═════ Dataset
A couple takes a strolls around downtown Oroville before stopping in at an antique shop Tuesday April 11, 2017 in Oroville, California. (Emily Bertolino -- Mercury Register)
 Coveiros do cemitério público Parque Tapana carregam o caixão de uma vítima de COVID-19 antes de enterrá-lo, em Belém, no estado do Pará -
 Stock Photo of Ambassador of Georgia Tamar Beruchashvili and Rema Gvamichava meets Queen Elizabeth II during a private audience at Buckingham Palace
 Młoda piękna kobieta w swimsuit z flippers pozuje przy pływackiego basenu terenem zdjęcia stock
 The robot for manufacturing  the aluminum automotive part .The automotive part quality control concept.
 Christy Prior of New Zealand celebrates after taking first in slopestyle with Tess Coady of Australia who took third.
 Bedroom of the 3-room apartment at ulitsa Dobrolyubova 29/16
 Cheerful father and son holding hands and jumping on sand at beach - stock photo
══════════
Assignment » Set down exactly, and only, the lines from the one containing "Bedroom of the" through the final line of the entries above.

Output »
 Bedroom of the 3-room apartment at ulitsa Dobrolyubova 29/16
 Cheerful father and son holding hands and jumping on sand at beach - stock photo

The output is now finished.